Immunohistochemistry for IDH1-R132H mutation. (A) Serum albumin levels in patients with or without dexamethasone use. (B) Representative immunohistochemical images of tumors with or without IDH1-R132H mutation (×400). Scale bar: 50 μm.

The role of serum albumin as a nutritional indicator is well established, although other markers such as prealbumin are more sensitive [17,18]. In this study, we found that in association with the nutritional status of patients, serum albumin levels correlated with prealbumin, total protein levels and total lymphocyte counts as well as KPS (Figure 1B and Figure 3C). In univariate analysis, all these nutritional indicators were associated with OS, which demonstrated the prognostic value of nutritional indicators (Table 3). Thus, the prognostic effect of serum albumin level can be at least partly attributed to its role as a nutritional indicator. However, in multivariate analysis, the prognostic significance of prealbumin, total protein levels and total lymphocyte counts was markedly reduced by serum albumin levels. Consistent with our results, previous studies reported that serum albumin levels carried a greater prognostic value than other nutritional indicators in patients with various malignancies [19,20]. In our opinion, this is not because serum albumin is a stronger indicator of nutritional status, but rather because it is involved in specific pathophysiological processes such as inflammatory responses.
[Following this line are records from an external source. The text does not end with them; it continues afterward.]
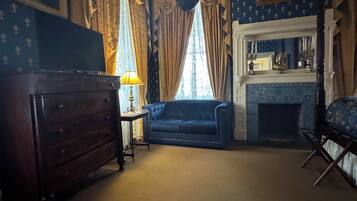 A room with a fireplace, a blue sofa, a wooden dresser, and curtains.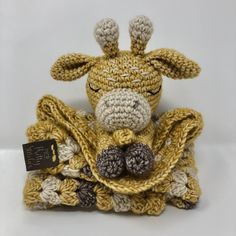 a crocheted giraffe sitting on top of a pile of yarns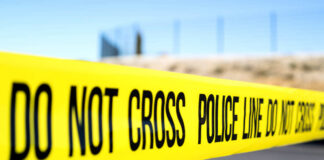 Police do not cross tape stretched across an outdoor scene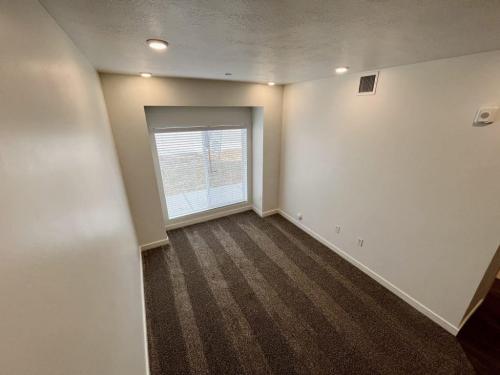 One Bedroom Apartments in Ogden, UT - Living Room with Oversized Window 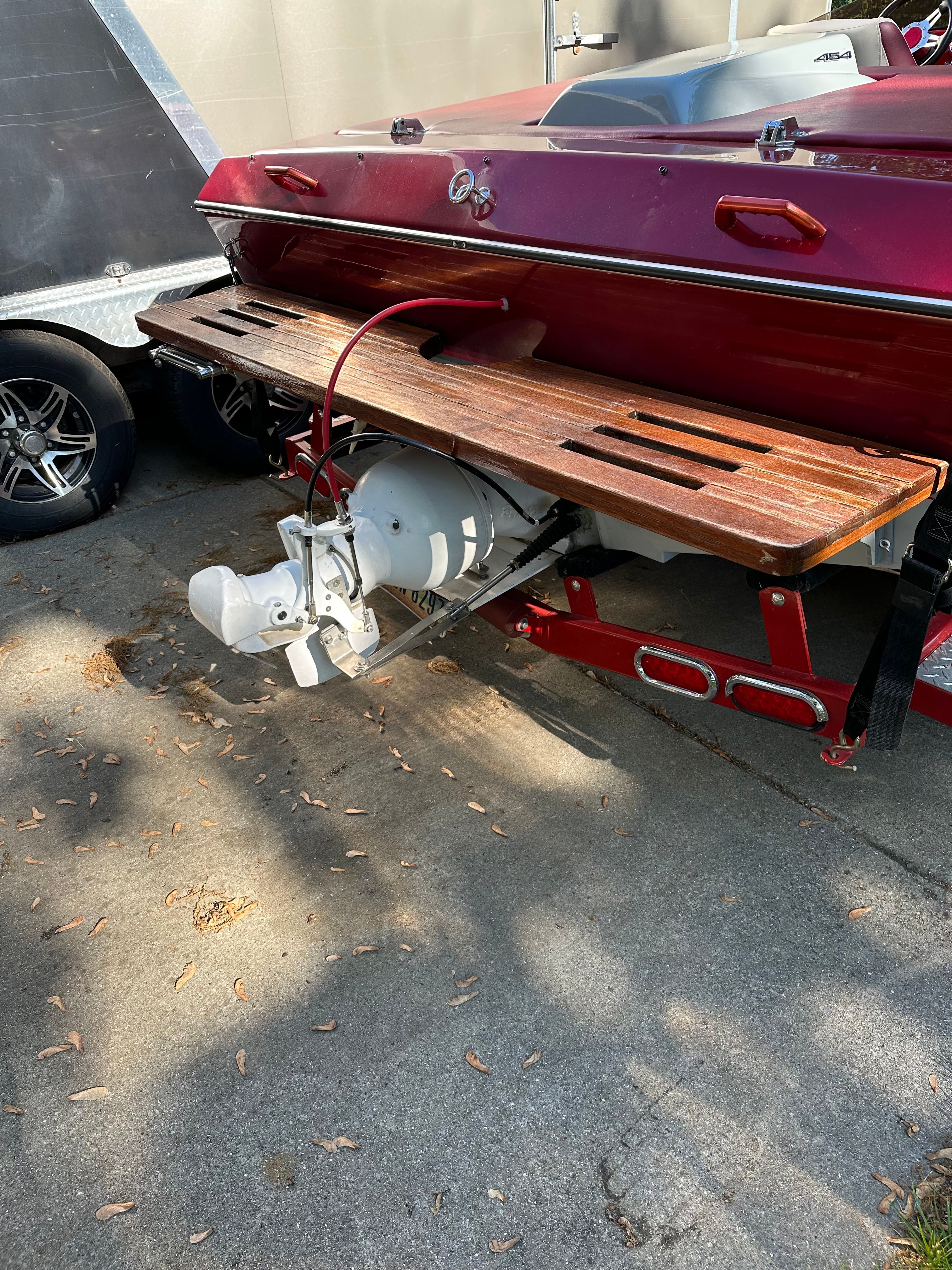 Red Custom Jet Boat 22' from 1989 with wooden platform.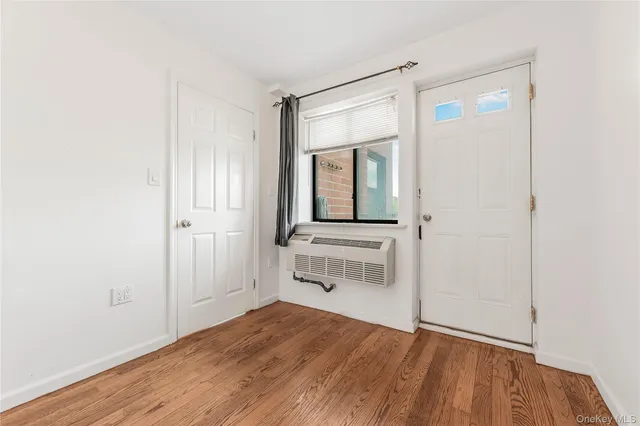 a room with a bed and a mirror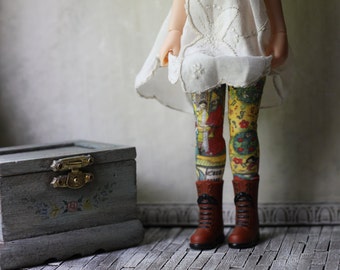 May include: A doll wearing a white dress and colorful patterned tights with brown boots. The doll is standing on a wooden floor.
In our previous study, we demonstrated that serum IGFBP-2 levels were inversely correlated with survival in glioblastoma patients [5]. The underlying mechanism may be that a high concentration of exogenous IGFBP-2, possibly resulting from blood–brain barrier (BBB) leakage, stimulates proliferation, invasion, and chemoresistance to temozolomide in glioblastoma cells via the integrin β1-ERK pathway [21]. In the present study, we showed that serum albumin level was positively correlated with survival in glioblastoma patients. Low serum albumin levels have been shown to be significantly associated with higher IGFBP-2 levels in many pathophysiological conditions [6,22,23]. Moreover, the permeability of BBB may be greater among glioblastoma patients with low serum albumin levels [8]. Thus, low serum albumin levels associated with high serum IGFBP-2 levels and BBB leakage may result in poor survival.
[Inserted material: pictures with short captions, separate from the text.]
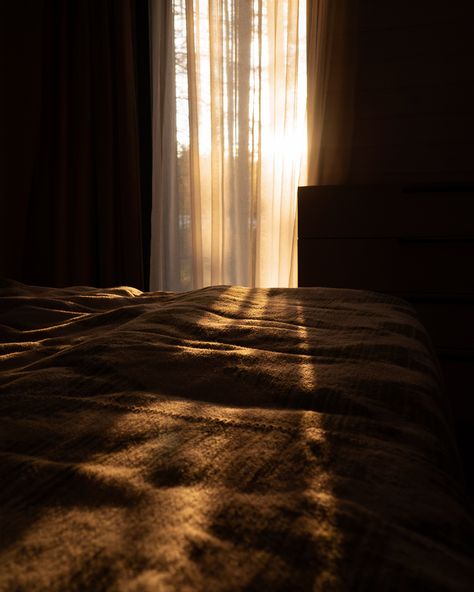 As sunlight gently breaches the curtains, it blankets the bed in a warm, inviting glow. Outside the window, a breathtaking sunset over a lush forest creates a mesmerizing backdrop, making it a perfect image to relax and unwind with. Bedroom Sunlight, Rendered Houses, Bedroom Photography, Outside The Window, Lush Forest, Curtain Backdrops, View Wallpaper, Bed Bedroom, Window Bed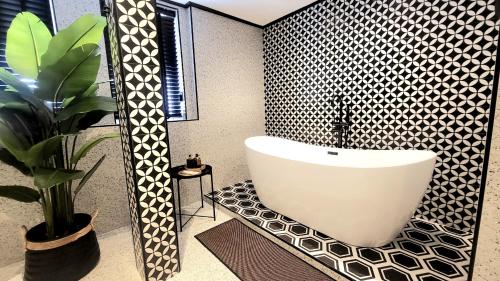 a bathroom with a bath tub and a potted plant at Soho House Old Town Bangkok in Bangkok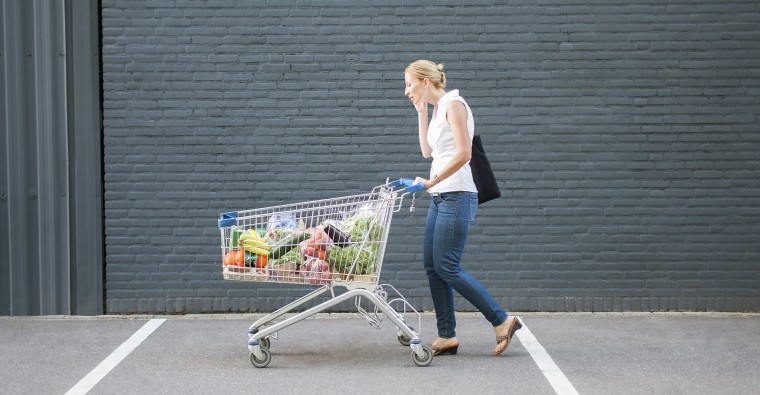 Netherlands, Tilburg, Woman walking with shopping cart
In addition, tumor cells can induce inflammatory responses [9]. In inflammatory conditions, high serum IGFBP-2 levels are associated with elevated cytokine interleukin (IL)-6 [22,24-26], another prognostic factor for glioblastoma [9,27] that negatively regulates serum albumin level by increasing catabolism and down-regulating hepatic synthesis, which further worsens the nutritional status of the patient. Therefore, during glioblastoma-induced inflammatory responses, the interaction among albumin, IGFBP-2 and IL-6 may greatly affect clinical outcomes. The levels of serum albumin may reflect the severity of the inflammatory reaction and the patient’s general condition, thus predicting survival.
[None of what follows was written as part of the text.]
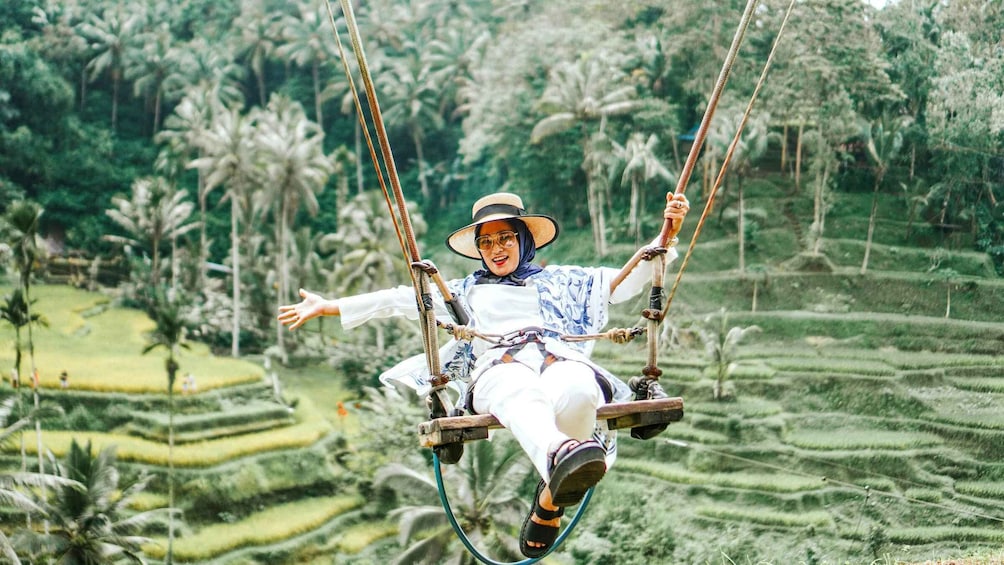 A person on a swing in a lush, terraced landscape. 1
The present study had several limitations. First, the retrospective design of the study may lead to bias. Second, the lack of serial dynamic serum albumin levels is another limitation. Third, the number of cases who completed standard therapy was not large enough and their serum albumin levels were high, which limits the power of this study. Prospective data collection in a larger sample should be performed when possible to achieve stronger conclusions.

Conclusion

We showed that serum albumin level is associated with prognosis in glioblastoma patients. Further investigation including a larger number of cases with various levels of serum albumin who received complete standard therapy would validate this result. The mechanism by which serum albumin levels predict clinical outcome is complex, not only because it is a nutritional indicator, but also because of its role in the inflammatory response.